O quarto episódio torna esse interesse mais difícil de esconder. Em um bar, Luan Nian encontra Zhitao bebendo com outro homem e, depois de inicialmente recusar o convite dos amigos para cantar, muda de ideia ao vê-la.
Do outro lado do salão, Zhitao fica hipnotizada pela apresentação. Pela primeira vez, parece olhar para o chefe sem o filtro do trabalho entre eles.
O ciúme completa o serviço quando Luan Nian percebe que ela, já bêbada, está prestes a ir embora acompanhada. Ele intervém e apresenta Zhitao como sua namorada. A preocupação com a segurança dela oferece uma desculpa conveniente, mas não o bastante para esconder o que a série já vinha insinuando.
Ao levá-la para casa, ainda precisa ouvir uma Zhitao sem qualquer filtro sugerir que, em outros tempos, salvar a vida de alguém seria motivo suficiente para receber essa pessoa em casamento.
É uma cena assumidamente romântica, mas chega depois de quatro episódios em que a relação ganhou contexto suficiente para sustentá-la.
The Early Spring funciona melhor justamente quando lembra que não precisa fazer muito.
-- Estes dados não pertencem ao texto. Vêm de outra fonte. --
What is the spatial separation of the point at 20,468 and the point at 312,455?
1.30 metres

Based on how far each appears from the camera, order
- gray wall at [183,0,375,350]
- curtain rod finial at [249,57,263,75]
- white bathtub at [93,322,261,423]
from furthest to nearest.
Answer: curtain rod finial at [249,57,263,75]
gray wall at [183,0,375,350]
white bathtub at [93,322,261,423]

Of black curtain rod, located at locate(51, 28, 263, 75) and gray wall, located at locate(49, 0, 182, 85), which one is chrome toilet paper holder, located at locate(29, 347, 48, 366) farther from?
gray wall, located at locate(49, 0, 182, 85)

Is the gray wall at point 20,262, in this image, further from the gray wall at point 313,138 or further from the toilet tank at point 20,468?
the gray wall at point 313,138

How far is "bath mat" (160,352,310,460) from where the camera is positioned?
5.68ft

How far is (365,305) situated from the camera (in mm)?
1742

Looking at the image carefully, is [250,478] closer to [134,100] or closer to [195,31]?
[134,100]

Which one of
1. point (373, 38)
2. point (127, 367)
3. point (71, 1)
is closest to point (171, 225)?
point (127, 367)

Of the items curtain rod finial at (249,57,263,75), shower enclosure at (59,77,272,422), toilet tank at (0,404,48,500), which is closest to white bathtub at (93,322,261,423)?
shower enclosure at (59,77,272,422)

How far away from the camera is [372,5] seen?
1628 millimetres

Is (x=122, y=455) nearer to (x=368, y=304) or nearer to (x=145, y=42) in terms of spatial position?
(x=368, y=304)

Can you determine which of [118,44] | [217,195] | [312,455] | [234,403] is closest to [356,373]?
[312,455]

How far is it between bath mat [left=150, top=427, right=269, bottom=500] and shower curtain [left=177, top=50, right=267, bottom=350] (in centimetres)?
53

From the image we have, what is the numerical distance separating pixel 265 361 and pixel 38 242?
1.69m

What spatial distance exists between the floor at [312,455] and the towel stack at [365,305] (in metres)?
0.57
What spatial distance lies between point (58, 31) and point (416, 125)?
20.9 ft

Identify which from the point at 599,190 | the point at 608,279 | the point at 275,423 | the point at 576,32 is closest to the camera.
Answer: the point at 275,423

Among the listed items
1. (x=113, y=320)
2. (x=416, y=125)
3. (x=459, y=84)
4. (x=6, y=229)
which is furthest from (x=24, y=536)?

Jing Boran e Sun Qian já carregam a série nas pausas, nas respostas atravessadas e naquela transformação quase imperceptível de duas pessoas que começam se avaliando muito mal e terminam prestando atenção demais uma na outra. O ambiente profissional também dá a Zhitao uma trajetória própria, algo essencial para evitar que sua evolução seja reduzida ao fato de conquistar o chefe.
O melodrama ainda ameaça desequilibrar essa combinação. Em apenas quatro episódios, a série já colocou seus protagonistas diante de um desastre natural, hospitalizações e uma situação extrema envolvendo uma ex. Se continuar aumentando o volume sempre que precisar avançar emocionalmente, pode acabar desperdiçando justamente aquilo que faz melhor.
Por enquanto, porém, Jing Boran e Sun Qian são bons o bastante para fazer os clichês parecerem menos gastos. The Early Spring não precisa que Shang Zhitao e Luan Nian estejam à beira da morte para convencer que alguma coisa está acontecendo entre eles. Um casaco mal interpretado, um conselho dado no escritório ou um prato que ele lembrou que ela queria comer dizem muito mais.
Quatro episódios ainda são pouco para saber até onde esse equilíbrio vai se sustentar. São suficientes, no entanto, para deixar uma certeza: quando The Early Spring baixa o tom e permite que seus protagonistas simplesmente ocupem o mesmo espaço, o romance já não precisa de nenhum empurrão do roteiro para funcionar.